Everyone knows people who live in glass houses shouldn’t throw stones, you catch more flies with honey, that love makes the world go round. This is how her parents explained the world to her. Don’t count your chickens before they hatch, they said. An apple a day keeps the doctor away. She always ate her apples.
But she couldn’t prevent visits to the pediatrician, whose office smelled like an eruption of vitamin pills and who promised needles that wouldn’t hurt, though they always did. There was one visit when she was three or four, her sister playing in the corner, her mother standing at attention.
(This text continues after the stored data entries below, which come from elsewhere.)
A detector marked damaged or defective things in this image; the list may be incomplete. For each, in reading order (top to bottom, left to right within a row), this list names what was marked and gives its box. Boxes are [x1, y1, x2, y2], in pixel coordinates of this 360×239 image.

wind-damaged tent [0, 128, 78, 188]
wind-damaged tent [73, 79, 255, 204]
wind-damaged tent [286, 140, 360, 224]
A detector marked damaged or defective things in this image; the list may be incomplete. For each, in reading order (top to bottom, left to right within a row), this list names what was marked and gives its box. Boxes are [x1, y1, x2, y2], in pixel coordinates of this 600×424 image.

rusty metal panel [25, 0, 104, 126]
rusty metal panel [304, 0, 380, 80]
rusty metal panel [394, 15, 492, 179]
The nurse weighed and measured her, then told her to climb up on the table, where she shivered in her undershirt and flowered panties and wriggled on the noisy paper. The doctor came in.
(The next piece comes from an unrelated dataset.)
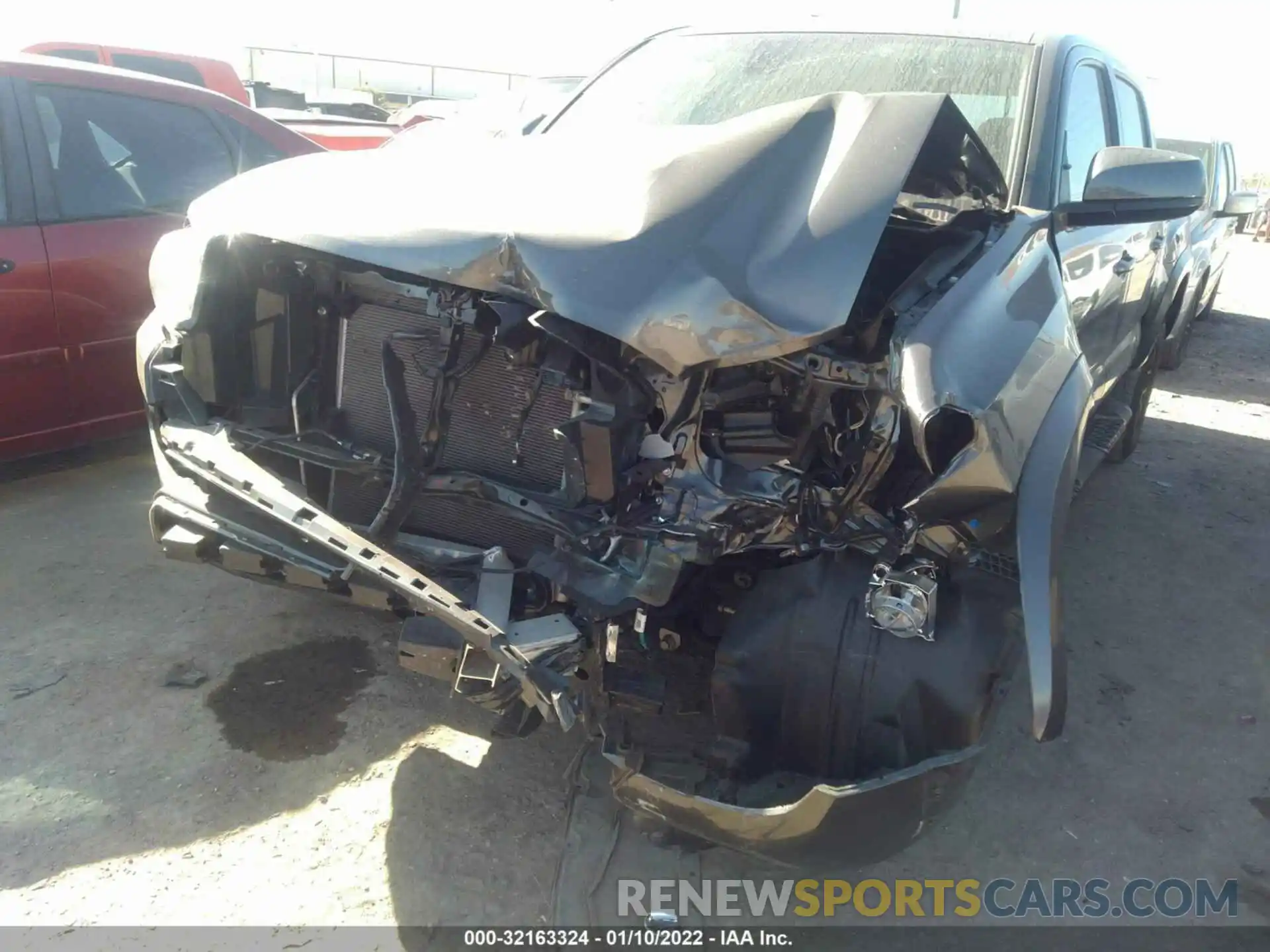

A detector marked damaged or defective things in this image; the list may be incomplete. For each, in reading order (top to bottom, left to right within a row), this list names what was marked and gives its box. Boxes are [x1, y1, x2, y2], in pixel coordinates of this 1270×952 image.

crumpled hood [190, 93, 1000, 376]
damaged silver pickup truck [139, 26, 1199, 868]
The doctor had a moustache she did not like, a smile she did not trust. In his hands was a manila folder. He opened it and read from it for a minute. Then he looked up and said, “Well, this one’s a real peanut.”
A peanut. Her sister, with straight hair, with her mother’s blue eyes, would grow up to look like her mother but not the one exposed on the table. She would develop a brown, ridged skin and look like Mr. Peanut. The doctor said so. Expect the unexpected. Truth will out.
She stood by the mirror every morning to check her reflection in the mirror. Was her skin still pink and freckled? Was it soft? Had ridges formed overnight?
She had to stand on the living room couch to get close enough to the mirror to see, her knees braced against the leather back. A huge mirror hung above the sofa, a deception to make the room appear bigger, the sort of thing you see in cheap restaurants and the homes of Jewish retirees in Florida. Though she looked and looked, there are none so blind as those who will not see. That was another thing. She couldn’t see. She walked around in a haze, never admitting she didn’t see the first star to wish upon, the crumbs she dropped on the floor, the way her mother waved good-bye from the door. Her fear of drowning was especially acute; who knew what could overtake her in the water, blinded by the sun, deafened by the sound of her own heartbeat. When another doctor told her parents she needed glasses, they said, “Oh, no. She’s too cute to put into glasses.”
The neighbor who cut her hair said her hair was so curly, next time she would brush it with her poodle’s brush.
Hair of a dog, blind as a bat, a real peanut. This is how she grew up, waiting for disaster to strike.
She got glasses. She learned to use hair products like Frizz Ease. She learned about metaphors, but still she was anxious. She was especially anxious when she rode her bike to work, but nothing ventured, nothing gained. Not that she didn’t take precautions. A stitch in time saves nine. You can wear a helmet, attach a rear view mirror to your glasses, follow the laws. Ignorance of the law is no excuse, so she always rode on the correct side of the road and used hand signals when turning.
But she couldn’t predict the driver who would open his door without looking and fling her hapless self into the path of an oncoming car.
The taste of dirt, a searing pain, sirens, blinding lights, strangers’ voices. She was lucky she was told. She would heal. The driver, who called 911, felt so guilty he promised to cover her medical costs, and they became friends. A friend in need is a friend in deed.
Casts, crutches, home, love making. East or west, home is best. She woke each morning beside the man who almost killed her and smiled. He reached over and brushed the hair off her face. He said, “Good morning, Curly,” and she replied, “Good morning, Mo.” She was safe, he was her bird in the hand. The worst had happened and she survived; she was thriving. When life hands you a lemon, make lemonade. This lemonade was sweet, sweet and tart, and satisfying.